Everyone cheats on their taxes, right?
A $1,500 watch run through the books as “Uniforms Expense.” Twenty dollar bills peeled off a big wad of cash at a construction site in lieu of paying hefty union overtime rates. The systematic re-routing of thousands of dollars in revenue so it never actually hits the books.
Everyone cheats on their taxes, right? Well, actually no, they don’t. I doubt that the entrepreneurs we’ve worked with are the only ones in America who don’t cheat on their taxes. So if you extrapolate from our experience, hundreds of thousands of small business owners manage to succeed – and many get plenty rich — without cheating on their taxes.
Am I just being prudish? I don’t think so. There are a lot of good reasons not to cheat on your taxes, the first of which is that you don’t need to. The biggest tax problem I see among entrepreneurs is that they don’t proactively plan their tax strategy and end up paying too much to Uncle Sam.

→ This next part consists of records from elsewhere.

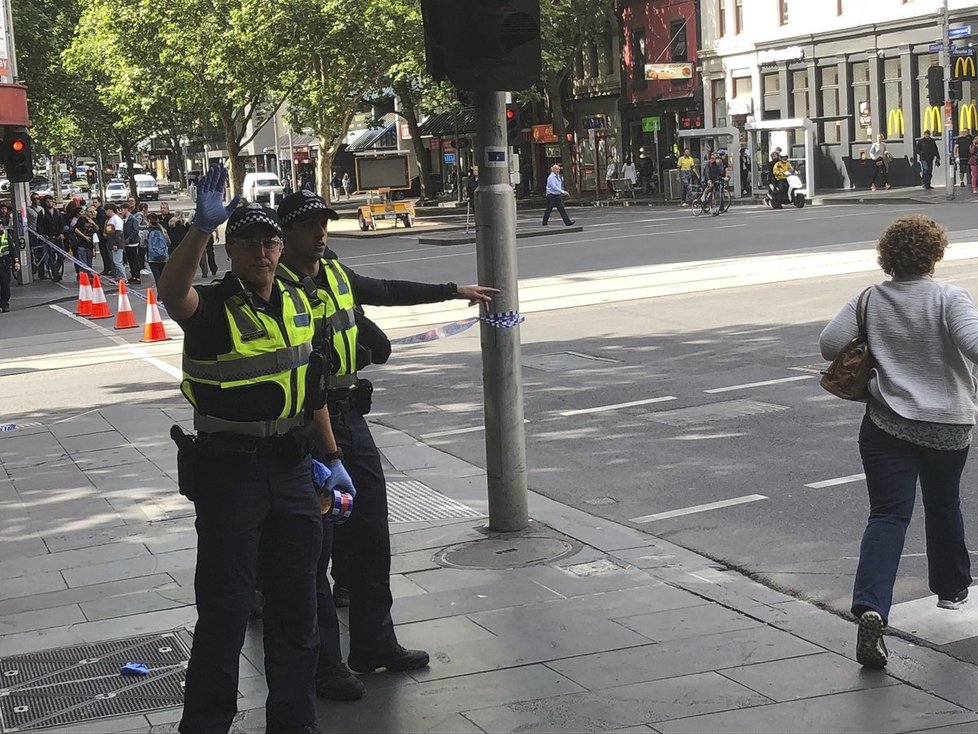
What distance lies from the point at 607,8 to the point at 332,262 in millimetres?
50884

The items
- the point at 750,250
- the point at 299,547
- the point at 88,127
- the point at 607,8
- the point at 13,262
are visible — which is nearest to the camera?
the point at 299,547

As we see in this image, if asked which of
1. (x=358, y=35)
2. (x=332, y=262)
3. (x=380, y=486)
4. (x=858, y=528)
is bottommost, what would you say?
(x=858, y=528)

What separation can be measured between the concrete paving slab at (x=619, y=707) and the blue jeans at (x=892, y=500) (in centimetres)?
68

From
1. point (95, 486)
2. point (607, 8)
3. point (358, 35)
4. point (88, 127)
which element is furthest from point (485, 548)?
point (88, 127)

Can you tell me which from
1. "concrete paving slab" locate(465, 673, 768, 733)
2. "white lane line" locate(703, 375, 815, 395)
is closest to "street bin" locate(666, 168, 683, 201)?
"white lane line" locate(703, 375, 815, 395)

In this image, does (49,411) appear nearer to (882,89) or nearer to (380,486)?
(380,486)

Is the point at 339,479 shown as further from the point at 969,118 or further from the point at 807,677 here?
the point at 969,118

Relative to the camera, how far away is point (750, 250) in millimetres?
24484

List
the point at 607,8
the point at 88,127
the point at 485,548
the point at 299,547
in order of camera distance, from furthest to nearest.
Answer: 1. the point at 88,127
2. the point at 607,8
3. the point at 485,548
4. the point at 299,547

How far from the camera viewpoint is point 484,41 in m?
6.97

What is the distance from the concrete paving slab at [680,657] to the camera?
526cm

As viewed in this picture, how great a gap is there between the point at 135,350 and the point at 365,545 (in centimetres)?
1287

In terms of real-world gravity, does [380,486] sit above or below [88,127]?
below

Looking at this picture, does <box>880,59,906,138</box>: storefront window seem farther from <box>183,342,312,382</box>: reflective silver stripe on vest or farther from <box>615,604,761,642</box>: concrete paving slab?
<box>183,342,312,382</box>: reflective silver stripe on vest
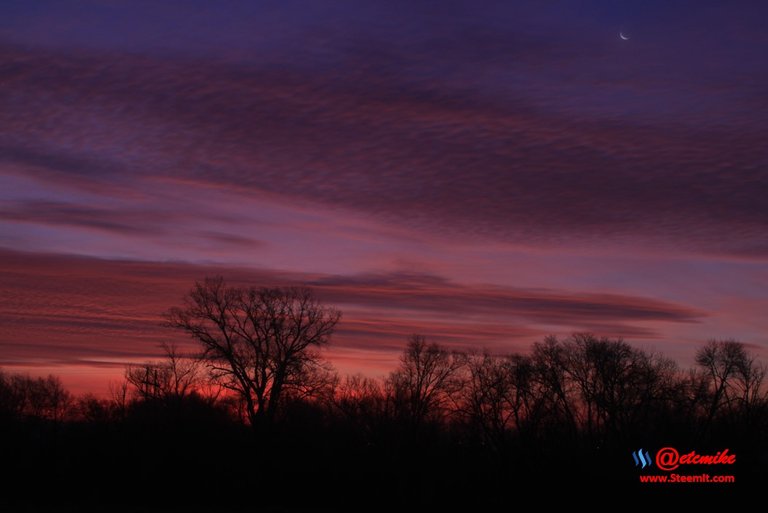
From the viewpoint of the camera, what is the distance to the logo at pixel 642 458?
40594 mm

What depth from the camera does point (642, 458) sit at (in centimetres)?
4156

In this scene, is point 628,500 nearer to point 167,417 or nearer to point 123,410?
point 167,417

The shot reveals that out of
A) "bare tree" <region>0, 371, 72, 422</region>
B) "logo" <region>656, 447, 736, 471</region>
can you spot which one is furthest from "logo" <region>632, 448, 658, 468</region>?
"bare tree" <region>0, 371, 72, 422</region>

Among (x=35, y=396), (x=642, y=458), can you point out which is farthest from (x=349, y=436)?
(x=35, y=396)

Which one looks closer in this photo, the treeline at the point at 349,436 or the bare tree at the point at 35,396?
the treeline at the point at 349,436

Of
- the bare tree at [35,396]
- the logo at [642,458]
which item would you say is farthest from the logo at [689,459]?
the bare tree at [35,396]

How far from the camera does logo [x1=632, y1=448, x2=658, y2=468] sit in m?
40.6

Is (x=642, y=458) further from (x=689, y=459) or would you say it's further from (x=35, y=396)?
(x=35, y=396)

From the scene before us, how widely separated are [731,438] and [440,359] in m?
29.3

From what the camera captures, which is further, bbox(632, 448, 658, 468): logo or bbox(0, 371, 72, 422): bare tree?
bbox(0, 371, 72, 422): bare tree

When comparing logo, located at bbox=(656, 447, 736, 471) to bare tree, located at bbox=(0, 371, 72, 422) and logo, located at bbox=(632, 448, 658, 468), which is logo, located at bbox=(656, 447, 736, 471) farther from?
bare tree, located at bbox=(0, 371, 72, 422)

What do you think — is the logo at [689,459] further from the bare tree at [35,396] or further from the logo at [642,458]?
the bare tree at [35,396]

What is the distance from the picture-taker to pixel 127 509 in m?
45.3

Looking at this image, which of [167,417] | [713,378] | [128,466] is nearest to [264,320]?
[167,417]
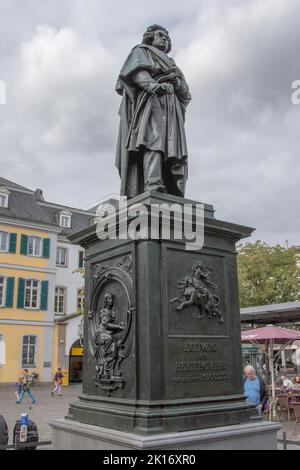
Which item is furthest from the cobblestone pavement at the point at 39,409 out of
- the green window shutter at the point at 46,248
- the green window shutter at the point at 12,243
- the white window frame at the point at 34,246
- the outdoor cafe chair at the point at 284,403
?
the green window shutter at the point at 46,248

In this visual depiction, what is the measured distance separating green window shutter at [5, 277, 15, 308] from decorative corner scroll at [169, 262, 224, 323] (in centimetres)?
2687

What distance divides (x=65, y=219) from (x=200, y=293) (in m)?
32.7

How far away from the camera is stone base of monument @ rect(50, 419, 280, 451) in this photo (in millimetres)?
3666

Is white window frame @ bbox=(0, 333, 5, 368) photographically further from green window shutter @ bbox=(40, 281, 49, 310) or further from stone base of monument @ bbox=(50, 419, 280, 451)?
stone base of monument @ bbox=(50, 419, 280, 451)

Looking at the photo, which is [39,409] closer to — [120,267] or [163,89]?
[120,267]

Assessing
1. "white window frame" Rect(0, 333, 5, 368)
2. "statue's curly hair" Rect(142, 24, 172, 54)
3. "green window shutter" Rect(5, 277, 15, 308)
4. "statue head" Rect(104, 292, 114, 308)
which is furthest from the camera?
"green window shutter" Rect(5, 277, 15, 308)

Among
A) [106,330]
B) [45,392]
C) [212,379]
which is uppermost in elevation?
[106,330]

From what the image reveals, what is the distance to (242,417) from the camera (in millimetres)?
4441

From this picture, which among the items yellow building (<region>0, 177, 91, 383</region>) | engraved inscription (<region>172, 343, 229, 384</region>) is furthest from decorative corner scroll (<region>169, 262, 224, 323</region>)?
yellow building (<region>0, 177, 91, 383</region>)

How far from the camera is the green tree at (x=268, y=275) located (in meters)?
28.2

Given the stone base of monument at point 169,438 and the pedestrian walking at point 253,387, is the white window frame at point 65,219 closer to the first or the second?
the pedestrian walking at point 253,387

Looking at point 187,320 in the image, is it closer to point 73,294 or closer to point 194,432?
point 194,432

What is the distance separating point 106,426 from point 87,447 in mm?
237
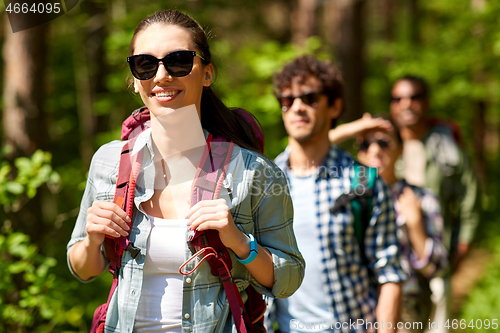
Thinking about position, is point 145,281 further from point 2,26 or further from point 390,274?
point 2,26

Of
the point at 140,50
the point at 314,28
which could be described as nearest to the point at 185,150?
the point at 140,50

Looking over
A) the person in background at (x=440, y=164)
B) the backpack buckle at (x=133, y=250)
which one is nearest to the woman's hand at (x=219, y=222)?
the backpack buckle at (x=133, y=250)

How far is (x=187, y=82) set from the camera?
1.73 metres

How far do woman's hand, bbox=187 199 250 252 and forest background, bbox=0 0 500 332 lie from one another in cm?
75

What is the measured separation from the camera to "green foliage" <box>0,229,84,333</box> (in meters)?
2.90

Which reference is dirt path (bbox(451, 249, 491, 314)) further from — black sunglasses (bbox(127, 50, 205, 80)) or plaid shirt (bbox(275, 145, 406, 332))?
black sunglasses (bbox(127, 50, 205, 80))

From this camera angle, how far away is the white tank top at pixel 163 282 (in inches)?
65.4

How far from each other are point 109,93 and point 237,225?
571 cm

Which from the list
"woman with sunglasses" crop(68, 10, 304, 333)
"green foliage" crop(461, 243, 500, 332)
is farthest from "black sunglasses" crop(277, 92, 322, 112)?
"green foliage" crop(461, 243, 500, 332)

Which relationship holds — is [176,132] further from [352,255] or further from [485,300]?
[485,300]

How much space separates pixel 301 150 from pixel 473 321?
13.3ft

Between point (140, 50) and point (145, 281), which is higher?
point (140, 50)

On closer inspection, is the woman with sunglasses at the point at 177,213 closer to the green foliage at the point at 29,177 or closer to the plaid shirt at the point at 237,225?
the plaid shirt at the point at 237,225

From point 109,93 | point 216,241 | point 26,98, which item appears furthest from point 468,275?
point 216,241
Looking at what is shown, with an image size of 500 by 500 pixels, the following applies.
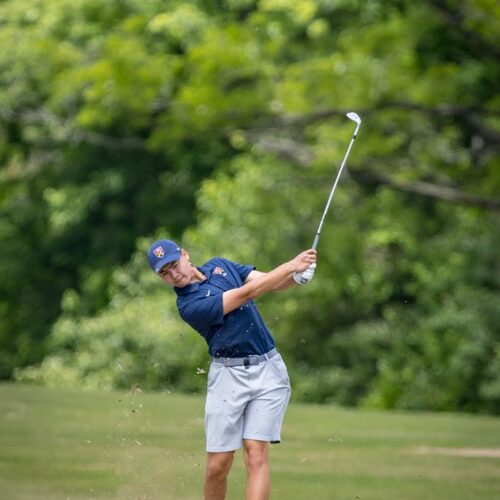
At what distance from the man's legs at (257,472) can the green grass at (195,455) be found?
2.49 metres

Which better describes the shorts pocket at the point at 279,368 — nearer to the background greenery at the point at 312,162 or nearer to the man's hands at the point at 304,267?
the man's hands at the point at 304,267

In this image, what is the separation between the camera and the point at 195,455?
1491cm

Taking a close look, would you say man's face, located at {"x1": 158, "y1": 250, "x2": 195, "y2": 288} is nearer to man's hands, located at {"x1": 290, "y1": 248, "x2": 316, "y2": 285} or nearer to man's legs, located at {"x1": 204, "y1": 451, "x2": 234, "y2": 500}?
man's hands, located at {"x1": 290, "y1": 248, "x2": 316, "y2": 285}

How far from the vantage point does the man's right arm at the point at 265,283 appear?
855cm

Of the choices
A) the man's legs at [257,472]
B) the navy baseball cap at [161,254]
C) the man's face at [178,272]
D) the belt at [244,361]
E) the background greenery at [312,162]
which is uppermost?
the navy baseball cap at [161,254]

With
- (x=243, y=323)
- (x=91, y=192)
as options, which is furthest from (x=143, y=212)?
(x=243, y=323)

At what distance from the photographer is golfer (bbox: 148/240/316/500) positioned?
28.6ft

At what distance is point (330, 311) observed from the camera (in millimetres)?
31203

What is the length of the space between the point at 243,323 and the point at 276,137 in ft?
81.9

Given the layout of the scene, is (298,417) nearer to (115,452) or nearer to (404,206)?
(115,452)

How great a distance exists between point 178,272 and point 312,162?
20.5 meters

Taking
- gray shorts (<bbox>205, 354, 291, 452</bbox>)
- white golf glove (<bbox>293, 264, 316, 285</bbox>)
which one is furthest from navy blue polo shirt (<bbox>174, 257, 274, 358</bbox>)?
white golf glove (<bbox>293, 264, 316, 285</bbox>)

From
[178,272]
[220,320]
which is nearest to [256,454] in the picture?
[220,320]

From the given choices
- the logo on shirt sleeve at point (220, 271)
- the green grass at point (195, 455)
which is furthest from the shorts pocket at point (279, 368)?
the green grass at point (195, 455)
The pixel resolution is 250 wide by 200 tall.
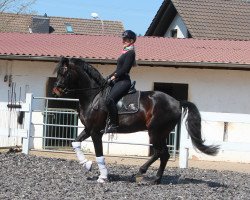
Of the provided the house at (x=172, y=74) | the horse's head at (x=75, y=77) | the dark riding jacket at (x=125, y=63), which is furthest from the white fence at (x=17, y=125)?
the dark riding jacket at (x=125, y=63)

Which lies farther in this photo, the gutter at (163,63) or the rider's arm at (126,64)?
the gutter at (163,63)

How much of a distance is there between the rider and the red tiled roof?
555cm

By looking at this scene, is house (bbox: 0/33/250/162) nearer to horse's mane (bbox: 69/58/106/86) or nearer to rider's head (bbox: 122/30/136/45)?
horse's mane (bbox: 69/58/106/86)

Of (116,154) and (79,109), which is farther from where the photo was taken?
(116,154)

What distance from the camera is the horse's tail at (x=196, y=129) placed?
31.8 ft

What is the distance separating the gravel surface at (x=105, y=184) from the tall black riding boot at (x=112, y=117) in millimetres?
907

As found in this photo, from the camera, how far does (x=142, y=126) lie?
31.8 feet

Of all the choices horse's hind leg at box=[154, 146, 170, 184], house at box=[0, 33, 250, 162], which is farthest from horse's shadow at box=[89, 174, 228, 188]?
house at box=[0, 33, 250, 162]

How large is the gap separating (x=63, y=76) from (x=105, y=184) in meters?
1.96

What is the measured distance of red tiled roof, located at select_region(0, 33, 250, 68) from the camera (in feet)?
49.9

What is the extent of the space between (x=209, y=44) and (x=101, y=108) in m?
9.97

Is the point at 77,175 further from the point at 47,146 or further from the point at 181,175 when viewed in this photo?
the point at 47,146

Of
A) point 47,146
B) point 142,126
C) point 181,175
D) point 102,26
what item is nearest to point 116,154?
point 47,146

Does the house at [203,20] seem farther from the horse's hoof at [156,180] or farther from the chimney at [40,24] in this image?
the chimney at [40,24]
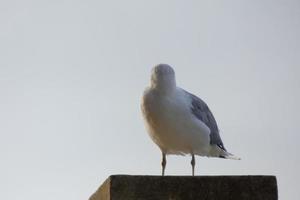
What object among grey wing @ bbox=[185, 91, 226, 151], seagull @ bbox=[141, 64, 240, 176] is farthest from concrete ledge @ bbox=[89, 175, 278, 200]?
grey wing @ bbox=[185, 91, 226, 151]

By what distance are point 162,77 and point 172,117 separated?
24.3 inches

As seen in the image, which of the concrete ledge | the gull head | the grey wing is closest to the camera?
the concrete ledge

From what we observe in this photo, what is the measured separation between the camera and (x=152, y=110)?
9.50 metres

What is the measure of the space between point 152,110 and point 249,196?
4.84 metres

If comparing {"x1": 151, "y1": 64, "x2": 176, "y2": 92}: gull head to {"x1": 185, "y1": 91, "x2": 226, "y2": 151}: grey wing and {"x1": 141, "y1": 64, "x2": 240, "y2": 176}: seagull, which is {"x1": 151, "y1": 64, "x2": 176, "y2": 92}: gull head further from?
{"x1": 185, "y1": 91, "x2": 226, "y2": 151}: grey wing

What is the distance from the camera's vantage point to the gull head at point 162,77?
31.2ft

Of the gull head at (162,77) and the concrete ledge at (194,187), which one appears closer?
the concrete ledge at (194,187)

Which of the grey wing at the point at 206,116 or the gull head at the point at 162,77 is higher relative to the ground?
the gull head at the point at 162,77

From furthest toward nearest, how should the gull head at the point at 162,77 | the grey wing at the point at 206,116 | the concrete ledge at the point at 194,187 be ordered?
the grey wing at the point at 206,116 → the gull head at the point at 162,77 → the concrete ledge at the point at 194,187

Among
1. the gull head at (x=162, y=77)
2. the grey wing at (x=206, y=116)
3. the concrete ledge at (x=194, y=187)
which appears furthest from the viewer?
the grey wing at (x=206, y=116)

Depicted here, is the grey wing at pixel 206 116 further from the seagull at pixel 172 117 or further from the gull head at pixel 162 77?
the gull head at pixel 162 77

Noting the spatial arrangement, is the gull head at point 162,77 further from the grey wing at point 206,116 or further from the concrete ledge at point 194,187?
the concrete ledge at point 194,187

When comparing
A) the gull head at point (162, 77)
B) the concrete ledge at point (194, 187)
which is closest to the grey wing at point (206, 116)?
the gull head at point (162, 77)

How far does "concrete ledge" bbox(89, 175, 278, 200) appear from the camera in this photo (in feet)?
15.2
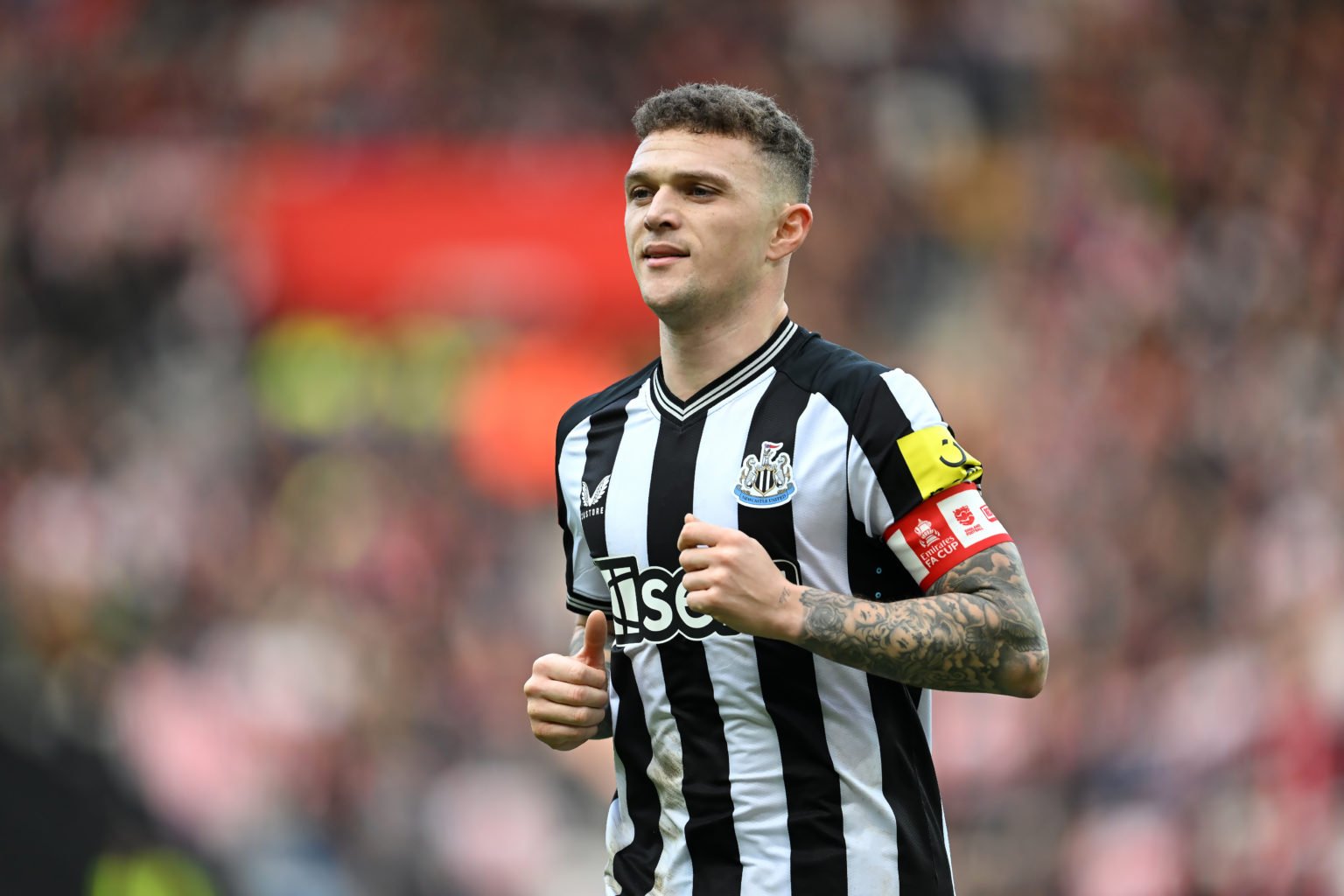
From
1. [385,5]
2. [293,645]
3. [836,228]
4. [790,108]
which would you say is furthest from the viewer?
[385,5]

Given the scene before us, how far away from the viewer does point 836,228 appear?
12898 mm

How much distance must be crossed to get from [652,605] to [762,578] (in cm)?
47

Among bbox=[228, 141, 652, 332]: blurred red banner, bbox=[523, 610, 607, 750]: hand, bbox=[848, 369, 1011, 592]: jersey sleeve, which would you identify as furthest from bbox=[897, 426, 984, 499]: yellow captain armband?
bbox=[228, 141, 652, 332]: blurred red banner

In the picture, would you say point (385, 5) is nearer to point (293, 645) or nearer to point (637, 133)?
point (293, 645)

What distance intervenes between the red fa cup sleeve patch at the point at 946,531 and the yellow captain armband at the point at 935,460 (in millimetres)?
21

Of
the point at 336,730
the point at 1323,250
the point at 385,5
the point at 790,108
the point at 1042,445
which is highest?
the point at 385,5

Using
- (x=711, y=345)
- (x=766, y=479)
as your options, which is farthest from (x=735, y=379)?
(x=766, y=479)

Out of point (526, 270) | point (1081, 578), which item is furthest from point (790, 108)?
point (1081, 578)

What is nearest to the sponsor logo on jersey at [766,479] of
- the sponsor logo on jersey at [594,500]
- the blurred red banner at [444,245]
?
the sponsor logo on jersey at [594,500]

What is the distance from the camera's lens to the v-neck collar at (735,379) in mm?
3129

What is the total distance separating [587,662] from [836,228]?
395 inches

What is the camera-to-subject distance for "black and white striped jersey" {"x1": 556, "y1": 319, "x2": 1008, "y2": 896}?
288 centimetres

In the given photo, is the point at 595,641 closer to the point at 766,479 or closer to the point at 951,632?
the point at 766,479

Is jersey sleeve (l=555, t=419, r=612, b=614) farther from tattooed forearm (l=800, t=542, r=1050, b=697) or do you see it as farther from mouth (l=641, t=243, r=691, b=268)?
tattooed forearm (l=800, t=542, r=1050, b=697)
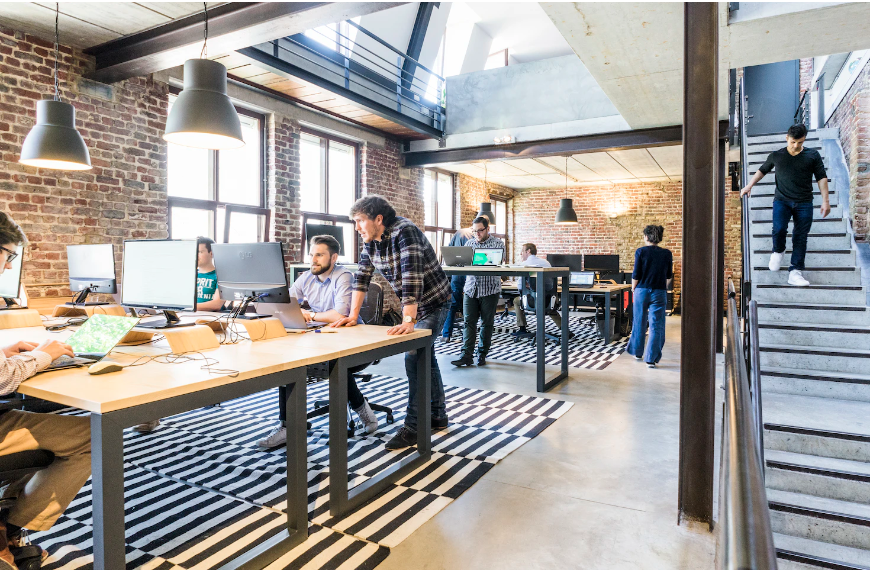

In addition, the entrepreneurs I know have enough to worry about. The last thing they need is a constant fear of being audited, a sense of dread that their tax avoidance scheme will come crashing down on them. As Mark Twain said, “If you tell the truth you don’t have to remember anything.”
And if you cheat on your taxes in a major way, remembering is what you’ll have to do plenty of when it comes time to sell your business. During due diligence you have to swear up and down that your books are squeaky clean. Yet at the same time you’ll be arguing for a higher selling price because your prior period earnings were, shall we say, “understated” due to “robust” owner’s perqs. That’s an awkward situation to be in and can get in the way of doing a deal.
Do we ask clients to justify the business necessity of every single meal on their credit cards? Of course not. But when asked in the past to help someone keep two sets of books, I’ve politely declined. Setting aside the reasons above, the ethical considerations, and the professional liability, there’s a fatal flaw with cooking the books: you end up with bogus numbers that are just no good for business planning. So you might be saving money on taxes, but by running blind in other respects, how much money are you leaving on the table?

Becky-Joe said,
March 22, 2007 @ 9:24 am
Hi Dave. In my experience I found it to be true that when someone is serious about growing their company, they will take all the necessary steps to make sure they are adequately covered on both the short and long-term level of protection. Whether it be a workman’s compensation audit or a tax audit. They are less likely to take short cuts which in the big picture ends up being a great mess to clean up. Who wants that?